Crawled caption data:
[Start of section]

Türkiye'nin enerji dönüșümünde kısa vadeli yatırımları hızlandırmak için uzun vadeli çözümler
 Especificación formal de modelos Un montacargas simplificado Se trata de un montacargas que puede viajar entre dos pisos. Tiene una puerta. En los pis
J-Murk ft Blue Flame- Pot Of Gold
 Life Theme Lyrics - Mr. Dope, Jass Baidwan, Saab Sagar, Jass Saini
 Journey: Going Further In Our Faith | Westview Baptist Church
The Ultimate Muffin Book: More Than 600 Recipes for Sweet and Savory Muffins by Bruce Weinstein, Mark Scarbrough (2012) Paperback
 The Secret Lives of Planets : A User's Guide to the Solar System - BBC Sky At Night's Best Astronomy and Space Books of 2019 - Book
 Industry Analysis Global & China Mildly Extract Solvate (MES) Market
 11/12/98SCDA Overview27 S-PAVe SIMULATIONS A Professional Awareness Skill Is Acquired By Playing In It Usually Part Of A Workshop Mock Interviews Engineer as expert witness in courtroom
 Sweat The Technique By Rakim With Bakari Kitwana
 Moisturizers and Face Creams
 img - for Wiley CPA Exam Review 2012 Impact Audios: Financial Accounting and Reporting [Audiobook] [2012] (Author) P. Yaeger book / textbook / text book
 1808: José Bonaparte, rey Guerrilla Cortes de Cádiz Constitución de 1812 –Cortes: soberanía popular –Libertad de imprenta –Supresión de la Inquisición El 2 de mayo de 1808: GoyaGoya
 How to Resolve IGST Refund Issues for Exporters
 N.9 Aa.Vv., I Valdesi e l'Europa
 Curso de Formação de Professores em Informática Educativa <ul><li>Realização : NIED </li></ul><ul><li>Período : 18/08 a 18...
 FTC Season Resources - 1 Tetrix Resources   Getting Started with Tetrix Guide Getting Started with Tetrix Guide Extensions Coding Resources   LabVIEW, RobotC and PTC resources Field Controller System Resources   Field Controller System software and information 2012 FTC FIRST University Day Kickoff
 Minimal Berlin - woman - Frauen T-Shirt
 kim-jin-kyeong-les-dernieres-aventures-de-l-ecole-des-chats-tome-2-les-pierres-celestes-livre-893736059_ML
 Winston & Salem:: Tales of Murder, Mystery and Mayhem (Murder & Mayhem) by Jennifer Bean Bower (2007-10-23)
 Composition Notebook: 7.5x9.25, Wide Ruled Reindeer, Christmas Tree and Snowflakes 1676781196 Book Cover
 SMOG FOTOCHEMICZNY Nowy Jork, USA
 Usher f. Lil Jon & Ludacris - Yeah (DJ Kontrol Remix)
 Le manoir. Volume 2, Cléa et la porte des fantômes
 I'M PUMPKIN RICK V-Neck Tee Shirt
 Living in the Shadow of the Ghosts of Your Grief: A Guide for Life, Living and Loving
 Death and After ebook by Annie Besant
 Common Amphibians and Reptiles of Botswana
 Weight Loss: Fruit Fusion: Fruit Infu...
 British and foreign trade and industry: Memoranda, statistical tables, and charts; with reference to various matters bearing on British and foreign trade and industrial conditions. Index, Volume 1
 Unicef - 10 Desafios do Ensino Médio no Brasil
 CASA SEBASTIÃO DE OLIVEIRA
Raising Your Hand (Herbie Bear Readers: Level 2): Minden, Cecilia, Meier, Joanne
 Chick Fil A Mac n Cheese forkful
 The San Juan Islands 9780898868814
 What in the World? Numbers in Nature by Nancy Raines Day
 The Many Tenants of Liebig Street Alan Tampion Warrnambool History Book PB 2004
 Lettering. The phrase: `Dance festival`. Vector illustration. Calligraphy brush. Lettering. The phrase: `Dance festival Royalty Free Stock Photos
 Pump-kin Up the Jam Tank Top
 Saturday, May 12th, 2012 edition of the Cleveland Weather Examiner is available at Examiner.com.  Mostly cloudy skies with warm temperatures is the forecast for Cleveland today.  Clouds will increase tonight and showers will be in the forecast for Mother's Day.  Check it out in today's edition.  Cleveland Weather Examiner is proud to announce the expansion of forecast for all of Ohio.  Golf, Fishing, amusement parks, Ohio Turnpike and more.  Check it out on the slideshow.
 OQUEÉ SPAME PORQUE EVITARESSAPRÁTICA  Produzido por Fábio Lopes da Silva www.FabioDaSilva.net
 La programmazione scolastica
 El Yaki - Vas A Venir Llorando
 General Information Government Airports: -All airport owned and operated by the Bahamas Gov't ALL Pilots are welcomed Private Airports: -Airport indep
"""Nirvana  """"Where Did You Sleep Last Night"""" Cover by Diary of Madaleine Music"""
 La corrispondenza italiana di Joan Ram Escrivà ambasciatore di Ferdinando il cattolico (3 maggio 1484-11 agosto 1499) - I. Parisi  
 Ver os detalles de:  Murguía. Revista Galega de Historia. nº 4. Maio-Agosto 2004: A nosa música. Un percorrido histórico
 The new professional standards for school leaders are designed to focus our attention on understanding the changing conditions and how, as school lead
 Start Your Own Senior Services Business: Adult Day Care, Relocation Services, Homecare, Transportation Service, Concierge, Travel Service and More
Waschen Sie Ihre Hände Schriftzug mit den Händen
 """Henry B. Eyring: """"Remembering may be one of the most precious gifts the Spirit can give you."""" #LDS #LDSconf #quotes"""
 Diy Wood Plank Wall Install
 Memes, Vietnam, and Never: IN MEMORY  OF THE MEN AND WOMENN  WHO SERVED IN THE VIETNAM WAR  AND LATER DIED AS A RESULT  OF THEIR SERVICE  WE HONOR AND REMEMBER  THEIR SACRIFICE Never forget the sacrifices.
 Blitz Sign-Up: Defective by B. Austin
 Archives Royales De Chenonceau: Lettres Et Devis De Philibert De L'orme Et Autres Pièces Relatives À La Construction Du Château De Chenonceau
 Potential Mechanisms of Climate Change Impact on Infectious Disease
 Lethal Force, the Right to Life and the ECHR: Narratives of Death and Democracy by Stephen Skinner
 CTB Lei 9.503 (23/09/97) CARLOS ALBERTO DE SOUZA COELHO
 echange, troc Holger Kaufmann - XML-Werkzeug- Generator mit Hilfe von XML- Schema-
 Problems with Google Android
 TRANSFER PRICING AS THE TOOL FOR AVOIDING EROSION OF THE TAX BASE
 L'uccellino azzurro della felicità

[End of section]

Prompt: Exactly as written, output all of the entries.

Exercise result:
Türkiye'nin enerji dönüșümünde kısa vadeli yatırımları hızlandırmak için uzun vadeli çözümler
 Especificación formal de modelos Un montacargas simplificado Se trata de un montacargas que puede viajar entre dos pisos. Tiene una puerta. En los pis
J-Murk ft Blue Flame- Pot Of Gold
 Life Theme Lyrics - Mr. Dope, Jass Baidwan, Saab Sagar, Jass Saini
 Journey: Going Further In Our Faith | Westview Baptist Church
The Ultimate Muffin Book: More Than 600 Recipes for Sweet and Savory Muffins by Bruce Weinstein, Mark Scarbrough (2012) Paperback
 The Secret Lives of Planets : A User's Guide to the Solar System - BBC Sky At Night's Best Astronomy and Space Books of 2019 - Book
 Industry Analysis Global & China Mildly Extract Solvate (MES) Market
 11/12/98SCDA Overview27 S-PAVe SIMULATIONS A Professional Awareness Skill Is Acquired By Playing In It Usually Part Of A Workshop Mock Interviews Engineer as expert witness in courtroom
 Sweat The Technique By Rakim With Bakari Kitwana
 Moisturizers and Face Creams
 img - for Wiley CPA Exam Review 2012 Impact Audios: Financial Accounting and Reporting [Audiobook] [2012] (Author) P. Yaeger book / textbook / text book
 1808: José Bonaparte, rey Guerrilla Cortes de Cádiz Constitución de 1812 –Cortes: soberanía popular –Libertad de imprenta –Supresión de la Inquisición El 2 de mayo de 1808: GoyaGoya
 How to Resolve IGST Refund Issues for Exporters
 N.9 Aa.Vv., I Valdesi e l'Europa
 Curso de Formação de Professores em Informática Educativa <ul><li>Realização : NIED </li></ul><ul><li>Período : 18/08 a 18...
 FTC Season Resources - 1 Tetrix Resources   Getting Started with Tetrix Guide Getting Started with Tetrix Guide Extensions Coding Resources   LabVIEW, RobotC and PTC resources Field Controller System Resources   Field Controller System software and information 2012 FTC FIRST University Day Kickoff
 Minimal Berlin - woman - Frauen T-Shirt
 kim-jin-kyeong-les-dernieres-aventures-de-l-ecole-des-chats-tome-2-les-pierres-celestes-livre-893736059_ML
 Winston & Salem:: Tales of Murder, Mystery and Mayhem (Murder & Mayhem) by Jennifer Bean Bower (2007-10-23)
 Composition Notebook: 7.5x9.25, Wide Ruled Reindeer, Christmas Tree and Snowflakes 1676781196 Book Cover
 SMOG FOTOCHEMICZNY Nowy Jork, USA
 Usher f. Lil Jon & Ludacris - Yeah (DJ Kontrol Remix)
 Le manoir. Volume 2, Cléa et la porte des fantômes
 I'M PUMPKIN RICK V-Neck Tee Shirt
 Living in the Shadow of the Ghosts of Your Grief: A Guide for Life, Living and Loving
 Death and After ebook by Annie Besant
 Common Amphibians and Reptiles of Botswana
 Weight Loss: Fruit Fusion: Fruit Infu...
 British and foreign trade and industry: Memoranda, statistical tables, and charts; with reference to various matters bearing on British and foreign trade and industrial conditions. Index, Volume 1
 Unicef - 10 Desafios do Ensino Médio no Brasil
 CASA SEBASTIÃO DE OLIVEIRA
Raising Your Hand (Herbie Bear Readers: Level 2): Minden, Cecilia, Meier, Joanne
 Chick Fil A Mac n Cheese forkful
 The San Juan Islands 9780898868814
 What in the World? Numbers in Nature by Nancy Raines Day
 The Many Tenants of Liebig Street Alan Tampion Warrnambool History Book PB 2004
 Lettering. The phrase: `Dance festival`. Vector illustration. Calligraphy brush. Lettering. The phrase: `Dance festival Royalty Free Stock Photos
 Pump-kin Up the Jam Tank Top
 Saturday, May 12th, 2012 edition of the Cleveland Weather Examiner is available at Examiner.com.  Mostly cloudy skies with warm temperatures is the forecast for Cleveland today.  Clouds will increase tonight and showers will be in the forecast for Mother's Day.  Check it out in today's edition.  Cleveland Weather Examiner is proud to announce the expansion of forecast for all of Ohio.  Golf, Fishing, amusement parks, Ohio Turnpike and more.  Check it out on the slideshow.
 OQUEÉ SPAME PORQUE EVITARESSAPRÁTICA  Produzido por Fábio Lopes da Silva www.FabioDaSilva.net
 La programmazione scolastica
 El Yaki - Vas A Venir Llorando
 General Information Government Airports: -All airport owned and operated by the Bahamas Gov't ALL Pilots are welcomed Private Airports: -Airport indep
"""Nirvana  """"Where Did You Sleep Last Night"""" Cover by Diary of Madaleine Music"""
 La corrispondenza italiana di Joan Ram Escrivà ambasciatore di Ferdinando il cattolico (3 maggio 1484-11 agosto 1499) - I. Parisi  
 Ver os detalles de:  Murguía. Revista Galega de Historia. nº 4. Maio-Agosto 2004: A nosa música. Un percorrido histórico
 The new professional standards for school leaders are designed to focus our attention on understanding the changing conditions and how, as school lead
 Start Your Own Senior Services Business: Adult Day Care, Relocation Services, Homecare, Transportation Service, Concierge, Travel Service and More
Waschen Sie Ihre Hände Schriftzug mit den Händen
 """Henry B. Eyring: """"Remembering may be one of the most precious gifts the Spirit can give you."""" #LDS #LDSconf #quotes"""
 Diy Wood Plank Wall Install
 Memes, Vietnam, and Never: IN MEMORY  OF THE MEN AND WOMENN  WHO SERVED IN THE VIETNAM WAR  AND LATER DIED AS A RESULT  OF THEIR SERVICE  WE HONOR AND REMEMBER  THEIR SACRIFICE Never forget the sacrifices.
 Blitz Sign-Up: Defective by B. Austin
 Archives Royales De Chenonceau: Lettres Et Devis De Philibert De L'orme Et Autres Pièces Relatives À La Construction Du Château De Chenonceau
 Potential Mechanisms of Climate Change Impact on Infectious Disease
 Lethal Force, the Right to Life and the ECHR: Narratives of Death and Democracy by Stephen Skinner
 CTB Lei 9.503 (23/09/97) CARLOS ALBERTO DE SOUZA COELHO
 echange, troc Holger Kaufmann - XML-Werkzeug- Generator mit Hilfe von XML- Schema-
 Problems with Google Android
 TRANSFER PRICING AS THE TOOL FOR AVOIDING EROSION OF THE TAX BASE
 L'uccellino azzurro della felicità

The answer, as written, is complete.